**Input data:**
▼
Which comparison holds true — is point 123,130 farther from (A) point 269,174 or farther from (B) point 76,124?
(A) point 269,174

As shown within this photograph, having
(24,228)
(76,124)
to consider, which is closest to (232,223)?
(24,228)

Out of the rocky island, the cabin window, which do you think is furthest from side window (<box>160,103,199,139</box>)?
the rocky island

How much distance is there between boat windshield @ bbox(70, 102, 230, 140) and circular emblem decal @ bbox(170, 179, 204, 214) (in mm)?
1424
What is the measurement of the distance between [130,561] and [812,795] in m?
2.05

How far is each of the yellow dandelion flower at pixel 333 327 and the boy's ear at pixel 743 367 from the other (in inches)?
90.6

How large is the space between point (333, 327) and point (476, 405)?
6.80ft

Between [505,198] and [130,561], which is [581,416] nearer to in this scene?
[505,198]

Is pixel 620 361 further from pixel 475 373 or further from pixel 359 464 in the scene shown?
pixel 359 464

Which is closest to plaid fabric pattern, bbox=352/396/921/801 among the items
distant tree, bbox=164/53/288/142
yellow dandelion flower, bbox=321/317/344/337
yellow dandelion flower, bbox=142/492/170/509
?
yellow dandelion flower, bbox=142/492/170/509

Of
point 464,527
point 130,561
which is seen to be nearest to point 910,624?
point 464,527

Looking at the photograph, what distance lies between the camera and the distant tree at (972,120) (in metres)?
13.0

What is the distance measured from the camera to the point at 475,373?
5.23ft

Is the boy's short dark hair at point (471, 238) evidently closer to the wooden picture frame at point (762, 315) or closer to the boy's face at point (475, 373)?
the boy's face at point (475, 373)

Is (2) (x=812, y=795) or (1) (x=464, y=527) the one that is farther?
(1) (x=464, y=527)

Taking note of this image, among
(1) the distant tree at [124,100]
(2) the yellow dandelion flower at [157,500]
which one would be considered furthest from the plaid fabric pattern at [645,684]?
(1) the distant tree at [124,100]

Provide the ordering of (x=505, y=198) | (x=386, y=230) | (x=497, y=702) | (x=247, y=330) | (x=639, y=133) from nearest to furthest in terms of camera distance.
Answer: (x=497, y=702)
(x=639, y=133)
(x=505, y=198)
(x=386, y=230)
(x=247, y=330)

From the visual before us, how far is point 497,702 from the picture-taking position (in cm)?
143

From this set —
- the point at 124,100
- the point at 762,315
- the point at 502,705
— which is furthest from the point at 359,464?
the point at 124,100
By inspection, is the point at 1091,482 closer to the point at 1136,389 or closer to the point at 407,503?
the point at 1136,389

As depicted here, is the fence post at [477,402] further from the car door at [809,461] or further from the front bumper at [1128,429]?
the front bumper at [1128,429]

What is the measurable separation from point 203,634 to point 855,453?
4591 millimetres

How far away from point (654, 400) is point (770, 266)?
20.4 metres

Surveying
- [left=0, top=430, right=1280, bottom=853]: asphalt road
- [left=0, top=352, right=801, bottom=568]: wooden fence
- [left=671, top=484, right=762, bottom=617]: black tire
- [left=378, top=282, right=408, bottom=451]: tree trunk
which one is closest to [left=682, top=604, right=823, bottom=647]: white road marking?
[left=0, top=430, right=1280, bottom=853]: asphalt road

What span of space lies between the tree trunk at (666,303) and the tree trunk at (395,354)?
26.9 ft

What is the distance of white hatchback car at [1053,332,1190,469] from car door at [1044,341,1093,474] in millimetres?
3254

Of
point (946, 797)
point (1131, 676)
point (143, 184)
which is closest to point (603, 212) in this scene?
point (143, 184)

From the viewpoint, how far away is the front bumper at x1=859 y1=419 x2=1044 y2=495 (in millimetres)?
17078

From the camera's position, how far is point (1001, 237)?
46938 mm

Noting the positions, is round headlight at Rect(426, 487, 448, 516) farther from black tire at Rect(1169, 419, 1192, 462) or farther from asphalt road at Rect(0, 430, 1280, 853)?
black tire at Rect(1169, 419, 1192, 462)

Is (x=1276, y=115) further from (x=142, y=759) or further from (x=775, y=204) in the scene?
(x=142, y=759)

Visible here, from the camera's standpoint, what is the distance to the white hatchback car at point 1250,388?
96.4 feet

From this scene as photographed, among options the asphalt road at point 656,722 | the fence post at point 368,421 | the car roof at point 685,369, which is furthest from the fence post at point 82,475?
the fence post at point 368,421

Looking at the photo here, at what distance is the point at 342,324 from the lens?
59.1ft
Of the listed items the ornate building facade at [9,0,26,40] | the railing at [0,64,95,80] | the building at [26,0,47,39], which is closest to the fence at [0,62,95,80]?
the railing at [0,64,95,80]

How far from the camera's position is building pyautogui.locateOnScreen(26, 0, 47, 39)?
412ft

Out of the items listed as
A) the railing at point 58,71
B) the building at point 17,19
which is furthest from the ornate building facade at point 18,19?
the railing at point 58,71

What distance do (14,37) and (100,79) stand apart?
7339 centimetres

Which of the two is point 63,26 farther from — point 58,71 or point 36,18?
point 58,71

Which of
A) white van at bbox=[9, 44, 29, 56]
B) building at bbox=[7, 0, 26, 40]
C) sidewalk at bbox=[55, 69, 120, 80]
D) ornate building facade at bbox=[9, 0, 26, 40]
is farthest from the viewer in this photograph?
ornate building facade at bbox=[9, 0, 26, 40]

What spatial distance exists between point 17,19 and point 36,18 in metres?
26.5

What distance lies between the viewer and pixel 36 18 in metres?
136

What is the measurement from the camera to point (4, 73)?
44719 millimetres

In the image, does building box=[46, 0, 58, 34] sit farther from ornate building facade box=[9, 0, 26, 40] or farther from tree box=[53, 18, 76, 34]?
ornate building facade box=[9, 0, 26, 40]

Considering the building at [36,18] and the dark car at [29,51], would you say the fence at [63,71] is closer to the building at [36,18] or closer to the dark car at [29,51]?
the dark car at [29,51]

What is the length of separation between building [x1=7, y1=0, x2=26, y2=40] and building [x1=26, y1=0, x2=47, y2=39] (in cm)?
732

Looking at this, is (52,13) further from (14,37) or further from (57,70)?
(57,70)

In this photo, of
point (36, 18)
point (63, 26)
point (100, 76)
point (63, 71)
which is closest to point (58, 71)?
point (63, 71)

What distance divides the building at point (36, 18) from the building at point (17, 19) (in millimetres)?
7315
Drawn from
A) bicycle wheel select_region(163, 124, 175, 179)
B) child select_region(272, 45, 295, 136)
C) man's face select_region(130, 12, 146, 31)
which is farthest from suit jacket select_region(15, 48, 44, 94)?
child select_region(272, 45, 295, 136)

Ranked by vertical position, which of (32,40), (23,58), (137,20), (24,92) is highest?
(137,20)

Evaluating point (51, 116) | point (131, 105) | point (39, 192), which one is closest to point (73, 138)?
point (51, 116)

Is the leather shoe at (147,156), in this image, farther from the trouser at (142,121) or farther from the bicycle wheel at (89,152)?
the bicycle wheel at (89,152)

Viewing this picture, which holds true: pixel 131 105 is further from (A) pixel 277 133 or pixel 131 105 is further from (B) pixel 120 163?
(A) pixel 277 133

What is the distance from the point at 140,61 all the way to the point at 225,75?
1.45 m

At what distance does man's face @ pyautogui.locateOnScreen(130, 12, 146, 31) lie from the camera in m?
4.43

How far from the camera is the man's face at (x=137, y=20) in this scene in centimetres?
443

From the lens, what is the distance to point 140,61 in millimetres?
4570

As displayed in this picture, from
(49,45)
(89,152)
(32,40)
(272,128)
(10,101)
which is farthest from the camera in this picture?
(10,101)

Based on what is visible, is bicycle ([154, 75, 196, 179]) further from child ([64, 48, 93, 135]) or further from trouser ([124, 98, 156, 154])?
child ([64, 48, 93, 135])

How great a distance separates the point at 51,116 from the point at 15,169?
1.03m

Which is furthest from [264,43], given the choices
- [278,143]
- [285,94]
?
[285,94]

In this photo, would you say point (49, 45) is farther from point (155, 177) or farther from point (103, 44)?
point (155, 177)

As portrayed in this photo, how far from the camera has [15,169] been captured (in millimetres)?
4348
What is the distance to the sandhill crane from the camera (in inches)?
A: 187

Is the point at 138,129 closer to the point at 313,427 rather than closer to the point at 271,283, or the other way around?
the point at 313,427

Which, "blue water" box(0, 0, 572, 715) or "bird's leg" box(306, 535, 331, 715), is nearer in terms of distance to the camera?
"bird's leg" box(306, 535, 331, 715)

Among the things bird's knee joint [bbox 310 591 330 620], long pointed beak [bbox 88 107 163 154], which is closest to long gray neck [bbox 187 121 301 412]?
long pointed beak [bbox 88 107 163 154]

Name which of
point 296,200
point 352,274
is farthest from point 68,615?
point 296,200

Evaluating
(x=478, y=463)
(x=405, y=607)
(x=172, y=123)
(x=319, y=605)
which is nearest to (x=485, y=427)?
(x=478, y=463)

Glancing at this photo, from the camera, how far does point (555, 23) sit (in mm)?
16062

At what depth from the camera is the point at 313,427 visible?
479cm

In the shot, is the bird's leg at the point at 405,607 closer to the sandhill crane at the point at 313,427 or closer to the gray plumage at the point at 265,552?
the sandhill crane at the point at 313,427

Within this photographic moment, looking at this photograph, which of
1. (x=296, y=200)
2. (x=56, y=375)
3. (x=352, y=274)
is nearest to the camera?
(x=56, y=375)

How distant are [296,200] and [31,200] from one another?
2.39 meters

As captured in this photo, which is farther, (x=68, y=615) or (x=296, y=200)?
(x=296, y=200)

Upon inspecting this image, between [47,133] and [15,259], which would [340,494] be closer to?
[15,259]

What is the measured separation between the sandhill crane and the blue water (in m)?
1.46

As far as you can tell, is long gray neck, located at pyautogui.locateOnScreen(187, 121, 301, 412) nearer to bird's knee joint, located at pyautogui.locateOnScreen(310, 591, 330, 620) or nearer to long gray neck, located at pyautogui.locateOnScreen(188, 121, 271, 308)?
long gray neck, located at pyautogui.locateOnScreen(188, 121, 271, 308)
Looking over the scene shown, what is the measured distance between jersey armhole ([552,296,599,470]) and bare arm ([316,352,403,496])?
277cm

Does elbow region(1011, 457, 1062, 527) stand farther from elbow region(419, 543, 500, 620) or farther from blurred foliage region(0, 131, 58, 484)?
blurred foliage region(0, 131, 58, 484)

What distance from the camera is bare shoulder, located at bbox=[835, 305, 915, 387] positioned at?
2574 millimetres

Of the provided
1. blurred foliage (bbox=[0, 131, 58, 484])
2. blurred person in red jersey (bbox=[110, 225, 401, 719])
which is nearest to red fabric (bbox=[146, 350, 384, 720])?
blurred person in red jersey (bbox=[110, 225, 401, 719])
▲
**Work to complete:** The line containing "As far as you" and every line after it, through the end of the records, should be repeated exactly and alone.

**Written response:**
As far as you can tell, is long gray neck, located at pyautogui.locateOnScreen(187, 121, 301, 412) nearer to bird's knee joint, located at pyautogui.locateOnScreen(310, 591, 330, 620) or nearer to long gray neck, located at pyautogui.locateOnScreen(188, 121, 271, 308)?
long gray neck, located at pyautogui.locateOnScreen(188, 121, 271, 308)
Looking over the scene shown, what is the measured distance between jersey armhole ([552,296,599,470]) and bare arm ([316,352,403,496])?
277cm

Does elbow region(1011, 457, 1062, 527) stand farther from elbow region(419, 543, 500, 620) or farther from blurred foliage region(0, 131, 58, 484)?
blurred foliage region(0, 131, 58, 484)

What distance from the camera is bare shoulder, located at bbox=[835, 305, 915, 387] positioned at?
2574 millimetres

Of the provided
1. blurred foliage (bbox=[0, 131, 58, 484])
2. blurred person in red jersey (bbox=[110, 225, 401, 719])
which is nearest to red fabric (bbox=[146, 350, 384, 720])?
blurred person in red jersey (bbox=[110, 225, 401, 719])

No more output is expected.